Уртред повернулся к Талассе, надеясь, что она сможет как-то успокоить младшего Иллгилла, если он сам не в состоянии. Но она промолчала, и только опустила глаза к земле.
Джайал заметил их молчаливый обмен взглядами и его губы исказила усмешка, которая вполне могла бы принадлежать его злому близнецу. — Теперь в понял. Вы вместе и ничего не можете сделать для меня. Живите и радуйтесь своим снам. — С этими словами он пошел, спотыкаясь и оступаясь, через глубокий снег к снежным равнинам и черной линии холмов. Потом, внезапно, он охватил голову руками и резко остановился.
— Простите меня, друзья, — сказал он, все еще глядя на еле видимую линию холмов. — Я сражаюсь из всех сил, но, как рак, его голос, проникает в сознание и я говорю его словами. Когда-то я был самым обычным человеком. У меня были желания и надежда. Но все исчезло, уничтоженное этим шепчущим голосом. Другие живут: любят, наслаждаются, с удовольствием пьют вино, радуются смеху друзей. Но они не родились с голосом в голове.
Он поддал ногой, в воздух взлетел снежный гейзер. — Не думайте, что я всегда был Джайалем Иллгиллом. — Он ударил в грудь рукой в латной рукавице. — Когда-то в этом теле жили две души: добрая и зная. В детстве темный голос постоянно нашептывал мне и требовал делать разные гадости — и когда на меня находила мрачное настроение, я не пел, а рычал; не дрался, а разрывал все вокруг на куски, не пил, а плевался.
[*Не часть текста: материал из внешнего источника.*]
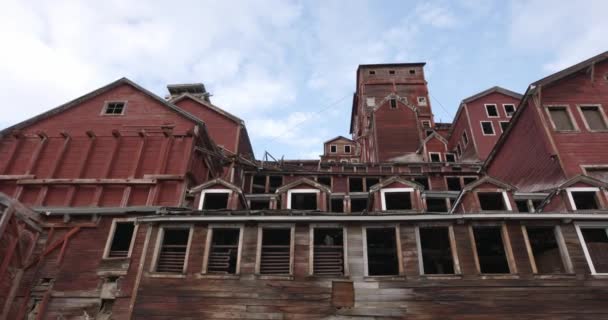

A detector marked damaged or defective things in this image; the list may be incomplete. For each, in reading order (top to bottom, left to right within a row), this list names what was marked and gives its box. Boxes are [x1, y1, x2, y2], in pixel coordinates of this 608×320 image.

broken window [548, 107, 576, 131]
broken window [580, 105, 604, 129]
broken window [202, 192, 230, 210]
broken window [290, 192, 318, 210]
broken window [384, 191, 414, 211]
broken window [478, 192, 506, 210]
broken window [568, 190, 600, 210]
broken window [107, 222, 135, 260]
broken window [156, 228, 189, 272]
missing siding board [208, 229, 239, 274]
broken window [207, 228, 240, 276]
broken window [258, 228, 292, 276]
missing siding board [260, 228, 290, 276]
broken window [316, 229, 344, 276]
missing siding board [316, 229, 344, 276]
broken window [366, 228, 400, 276]
missing siding board [366, 228, 400, 276]
broken window [420, 226, 454, 274]
missing siding board [420, 226, 454, 274]
broken window [472, 226, 510, 274]
missing siding board [472, 226, 510, 274]
broken window [524, 226, 568, 274]
broken window [580, 228, 608, 272]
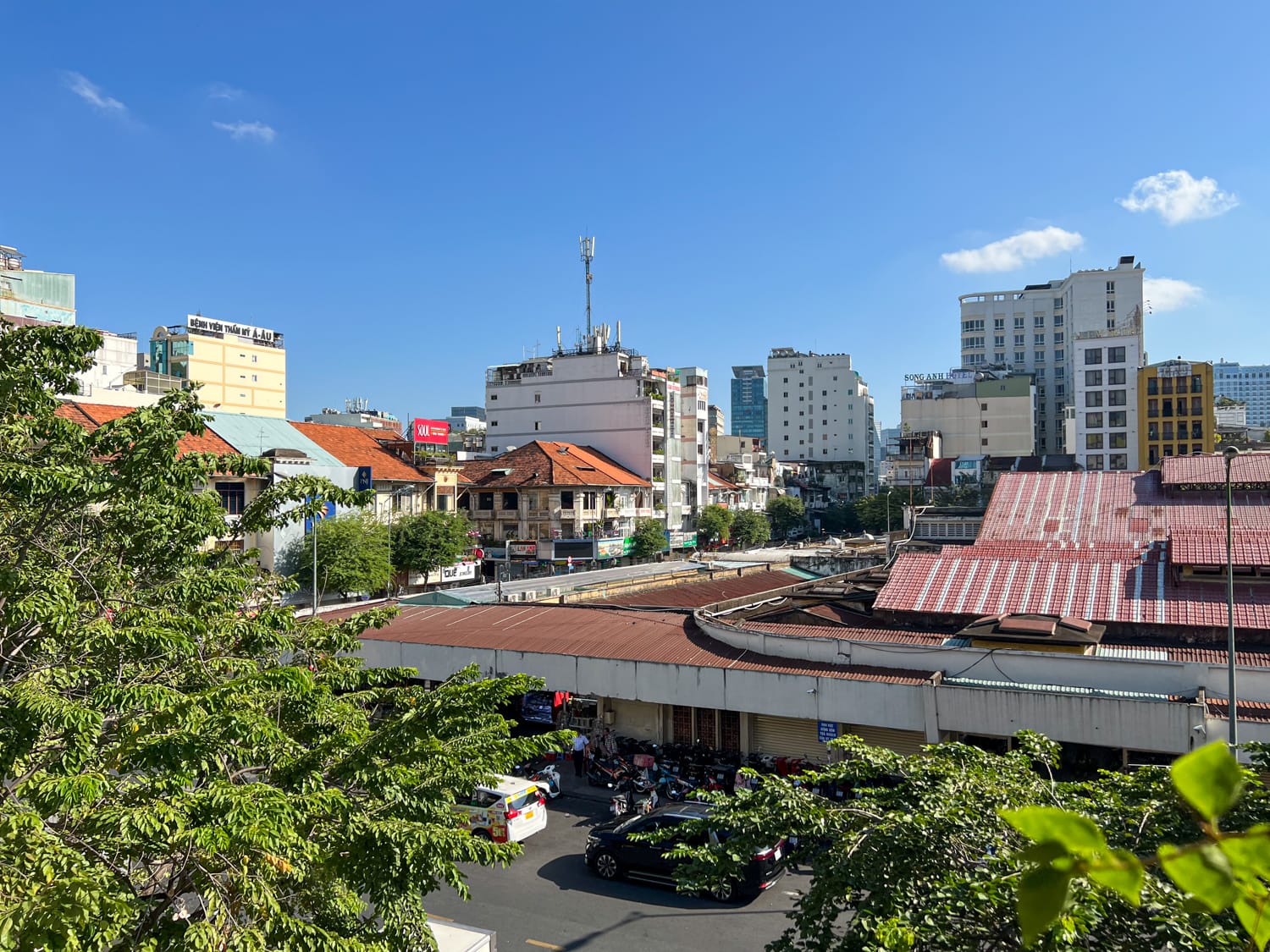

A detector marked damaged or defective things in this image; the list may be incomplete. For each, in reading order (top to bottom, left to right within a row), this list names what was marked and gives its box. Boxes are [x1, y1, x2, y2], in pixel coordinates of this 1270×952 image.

rusty metal roof [363, 604, 930, 685]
Все наоборот, вот что происходило со мной во время приступов. Я становился им, Двойником, и то небольшое хорошее, которое было во мне, исчезало. Только когда Манихей изгнал этот голос в Тени, я опять начал жить. Но от зла, сотворенного однажды, не так просто избавиться. Двойник будет жить, пока дышит это отнятое у него тело, потому что как любой предмет не может существовать без тени, так и тень не может существовать без предмета. Зло будет владеть мной, пока я не умру.